Mobilizações de jovens, a que se incorporaram camadas populares – e inclusive grandes contingentes operários, no caso do Egito - tiveram a capacidade de, praticamente de forma pacifica, derrubar regimes fundados na força.

O fenômeno parecia se alastras para grande parte dos países da região, quando de repente apareceu a crise na Líbia. Logo ficou claro que se tratava de um caso distinto. Não apenas porque, pelo menos na sua origem, o regime de Kadafi tinha um caráter claramente popular, mas também porque, ao contrario da Tunísia e do Egito, mesmo se seu líder estivesse em um movimento de clara aproximação e inclusive de adesão a teses e às forças dominantes no mundo, não se tratava de um regime que tivesse estado sempre alinhado com as potências ocidentais.

A capacidade resistência do regime confirmava essas distinções, revelando rapidamente que ele não cairia da mesma maneira que caíram os governos da Tunísia e do Egito. Em parte, pelo apoio popular que o regime ainda dispunha, por outro lado pela capacidade de resistência que o governo revelava.

Diante desses obstáculos, a oposição apelou à sublevação armada, ao mesmo tempo que as potências interessadas em derrubar o regime de Kadafi conseguiam aprovar no Conselho de Segurança das Nações Unidas uma resolução de suposta “proteção das vítimas civis”. Esta foi aproveitada pela Otan para realizar bombardeios sistemáticos contra o regime, buscando claramente sua derrubada, sem nada a ver com a proteção das vítimas civis que, ao contrário, aumentaram exponencialmente com os bombardeios.
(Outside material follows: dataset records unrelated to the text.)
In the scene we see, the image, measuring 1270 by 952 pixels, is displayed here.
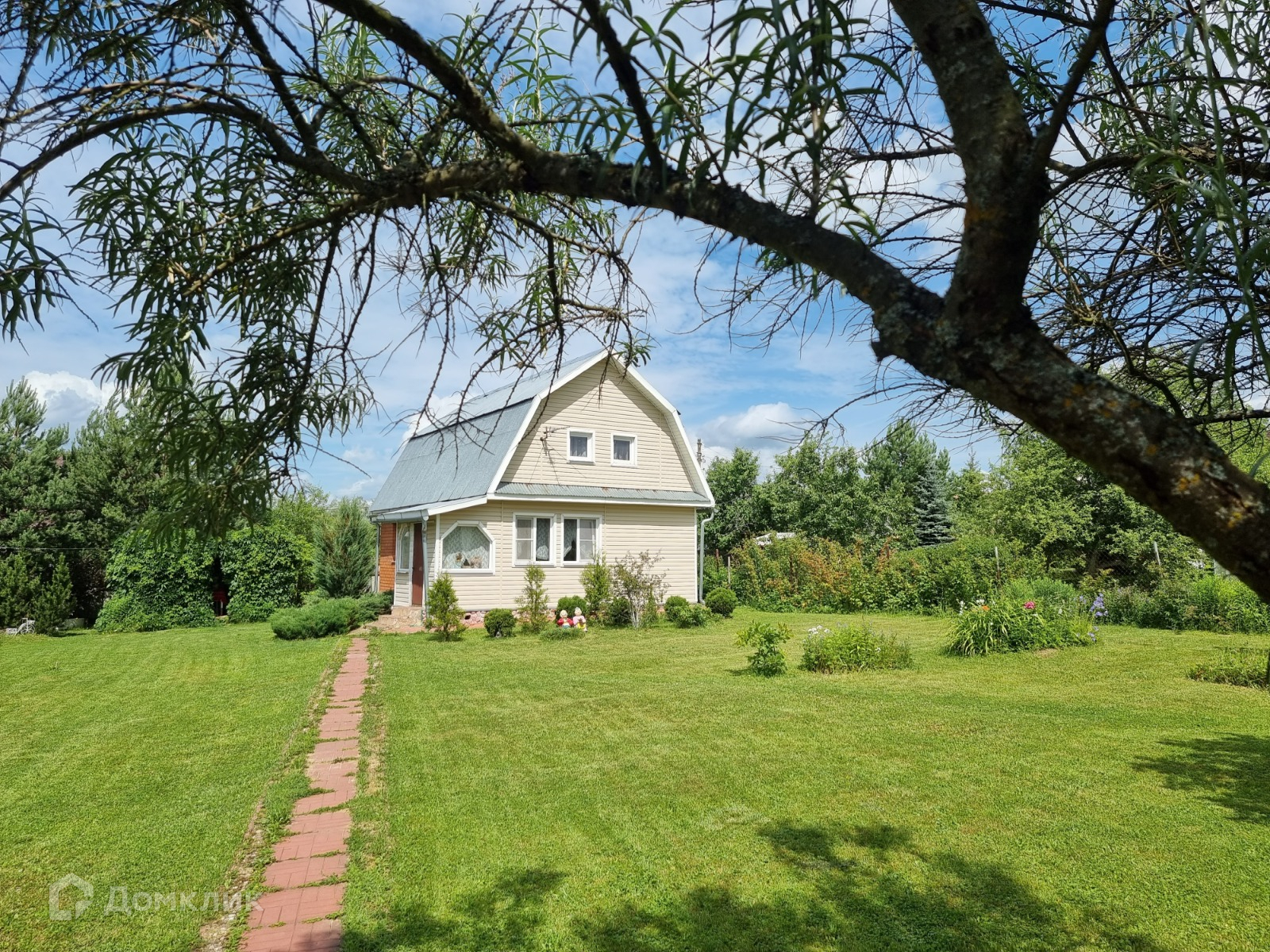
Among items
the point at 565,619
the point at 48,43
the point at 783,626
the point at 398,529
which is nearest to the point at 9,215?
the point at 48,43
A partir desse movimento os movimentos democráticos na região mudaram de sentido. Já nao se tratava de movimentos populares de massa, que isolavam e derrubavam, praticamente de forma pacífica, a governos autocráticos isolados e fragilizados, até que caíssem.

O caso da Síria – qualquer que seja a avaliação que se tenha do regime, da mesma forma que o anterior regime líbio – é similar. A oposição atua com violência similar à do governo, enquanto as potências que propugnam pela queda do governo buscam apoio similar à que conseguiram na luta contra o regime de Kadafi.

Este apoio não é possível pela oposição da China e da Rússia, que haviam autorizado a ação na Líbia e se deram conta que ela tinha sido utilizada para derrubar o regime de Kadafi.

Assim, a primavera árabe propriamente dita, se limitou, até aqui à Tunisia e ao Egito. Os outros processos estão sobredeterminados pelo contexto geopolítico internacional. Quem pode dizer que hoje a Líbia se democratiza?